─── PROVIDED DATA
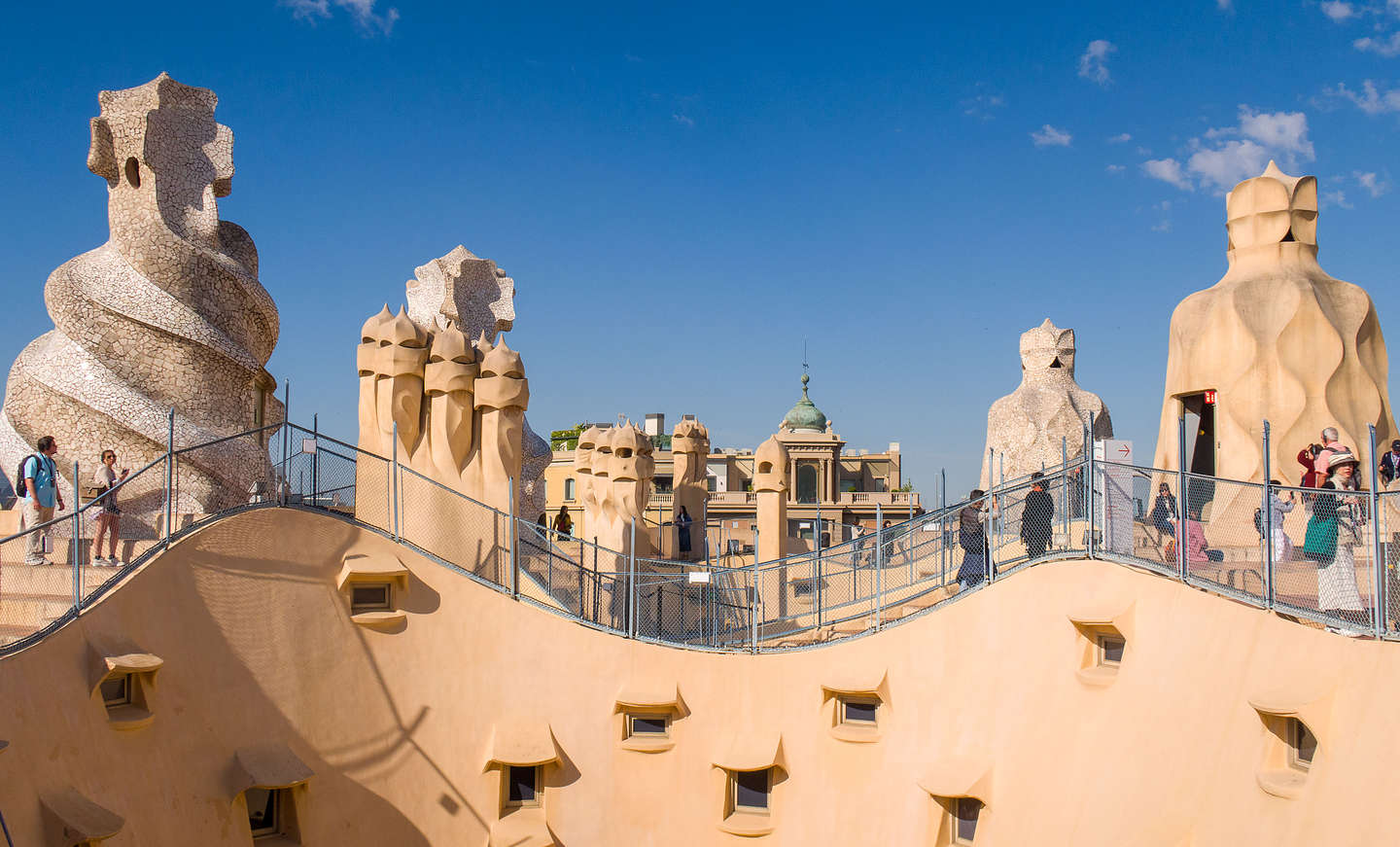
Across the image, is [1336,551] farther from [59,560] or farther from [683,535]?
[683,535]

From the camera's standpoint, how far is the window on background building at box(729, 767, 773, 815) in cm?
1222

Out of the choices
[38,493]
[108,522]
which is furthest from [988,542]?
[38,493]

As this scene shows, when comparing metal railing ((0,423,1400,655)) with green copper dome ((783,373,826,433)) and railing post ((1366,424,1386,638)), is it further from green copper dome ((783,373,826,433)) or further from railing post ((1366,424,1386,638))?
green copper dome ((783,373,826,433))

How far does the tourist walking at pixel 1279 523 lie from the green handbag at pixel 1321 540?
228 millimetres

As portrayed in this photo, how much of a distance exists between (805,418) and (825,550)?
38.9m

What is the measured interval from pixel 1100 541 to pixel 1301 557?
1964 mm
──────
▶ REQUIRED TASK: Quote every line of the records above word for word, but leave the pictures out.

▶ REPLY TO THE EXERCISE:
Across the image, is [1336,551] farther from [59,560] or farther from [683,535]?
[683,535]

From the camera's standpoint, how far is the window on background building at box(729, 767, 773, 815) in cm?
1222

Out of the choices
[38,493]
[108,522]
which is furthest from [988,542]?
[38,493]

As this scene shows, when comparing metal railing ((0,423,1400,655)) with green copper dome ((783,373,826,433)) and railing post ((1366,424,1386,638)), is it further from green copper dome ((783,373,826,433)) or further from railing post ((1366,424,1386,638))?
green copper dome ((783,373,826,433))

How far does the tourist walking at pixel 1279 523 lie from the green handbag at pixel 1321 540?
228 millimetres

As portrayed in this photo, how much of a distance exists between (805,418) and (825,550)?
38.9m

What is the measured interval from pixel 1100 541 to pixel 1301 557?
1964 mm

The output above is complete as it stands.